Approach: Allow Codex to ask clarifying questions mid-step.

Rejected because:

  • Violates single-shot step model
  • Complicates Planner evaluation
  • Clarification is Planner's job, not sub-agent's

3. Shared Tool Surface with Claude Code

Approach: Same tool definitions for both agents.

Rejected because:

  • Claude Code is filesystem-native; forcing tool indirection adds complexity
  • Different agents have different optimal interfaces
  • OA03 principle: normalize outputs, not control surfaces

Open Questions

1. Experiment Matrix Validation

Question: Have all control surface mapping tests been validated?

Tests required:

  • Simple file read returns content
  • Search repo returns matching locations
  • Apply valid patch succeeds
  • Apply patch to forbidden path is rejected
  • Invalid output schema marks step unsafe
  • Timeout marks step blocked

Decision needed by: Before moving to accepted status

2. Codex Model Selection

Question: Which Codex model variant for implementation tasks?

Options:

  • gpt-5.2-codex β€” Most capable, higher cost
  • gpt-5.1-codex-max β€” Good for project-scale work
  • codex-mini-latest β€” Cost-effective for simpler tasks
  • Model routing based on task complexity

Decision needed by: Implementation start

3. Tool Expansion

Question: What additional tools are needed beyond v1 set?

Candidates:

  • get_symbols(path) β€” LSP-like symbol extraction
  • get_references(symbol) β€” Find usages
  • run_lint(path) β€” Lint specific file

Decision needed by: After v1 validation

4. Context Window Management

Question: How to handle tasks requiring more context than fits in single invocation?

Options:

  • Chunked execution (multiple steps)
  • Summarization of large files
  • Selective context based on task analysis

Decision needed by: Implementation



As-Built Notes & Addendums

Reserved for post-implementation updates. Never edit the original Context/Decision/Consequences sections β€” always append addendums here.

Addendum 2026-01-25: Spike Findings β€” Development Suspended

Author: Claude Opus 4.5 Status Change: proposed β†’ suspended

Summary

A proof-of-concept harness was built and tested against the Responses API. The spike revealed that the core assumption of this ADR is invalid: GPT-Codex models do not reliably produce structured output after tool-calling rounds.

Key Findings

  1. No Final Text Output: When tools are available, the model treats tool calls as the "output" and stops. The API returns status: completed with only function_call blocks β€” no text/JSON response.

  2. API Parameter Limitations: The Responses API does not support response_format for schema enforcement, rejects temperature settings, and has no tool_choice: none equivalent to force text output.
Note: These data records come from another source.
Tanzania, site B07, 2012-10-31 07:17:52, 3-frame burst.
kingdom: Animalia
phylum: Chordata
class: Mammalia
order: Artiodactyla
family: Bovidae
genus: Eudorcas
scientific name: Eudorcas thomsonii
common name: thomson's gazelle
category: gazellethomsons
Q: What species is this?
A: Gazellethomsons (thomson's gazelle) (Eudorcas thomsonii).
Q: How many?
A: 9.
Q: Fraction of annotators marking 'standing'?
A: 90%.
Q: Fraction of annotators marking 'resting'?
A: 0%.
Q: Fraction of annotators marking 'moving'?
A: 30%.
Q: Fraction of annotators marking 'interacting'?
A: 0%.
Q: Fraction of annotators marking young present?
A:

  3. VS Code Extension Architecture: The Codex VS Code extension does not rely on model-generated summaries. It tracks tool calls client-side and synthesizes summaries from observed behavior. This is a fundamentally different architecture than the harness approach.

  4. Cost Implications: Without VS Code's interactive feedback loop, API costs accumulate without proportional productivity gain.

Invalid Assumptions

ADR Assumption Reality
"Codex must emit schema-validated structured output" Model emits tool calls only, no text response
"Output Validation Rules" would classify responses Responses have no text to validate
"Structured output enables reliable Planner evaluation" No structured output is produced

Recommendation

Suspend development until one of the following conditions is met:

  1. OpenAI adds forced-text-output mode to Responses API
  2. Business need justifies building VS Code-style client orchestration
  3. Chat Completions API proves more suitable for this use case

Preserved Artifacts

The spike produced working code that can be resumed:

  • Harness package: src/tnh_scholar/agent_orchestration/codex_harness/
  • CLI entrypoint: src/tnh_scholar/cli_tools/tnh_codex_harness/
  • Tool tests: tests/agent_orchestration/test_codex_harness_tools.py
  • Detailed findings: /architecture/agent-orchestration/notes/codex-harness-spike-findings.md

Impact on Parent ADRs

  • ADR-OA03 (Agent Runner Architecture): Codex runner is not viable as specified. Claude Code runner (OA03.1) should be prioritized.
  • ADR-OA01 (Orchestration Strategy): Multi-agent approach remains valid, but Codex cannot serve as the primary implementation engine until API constraints are resolved.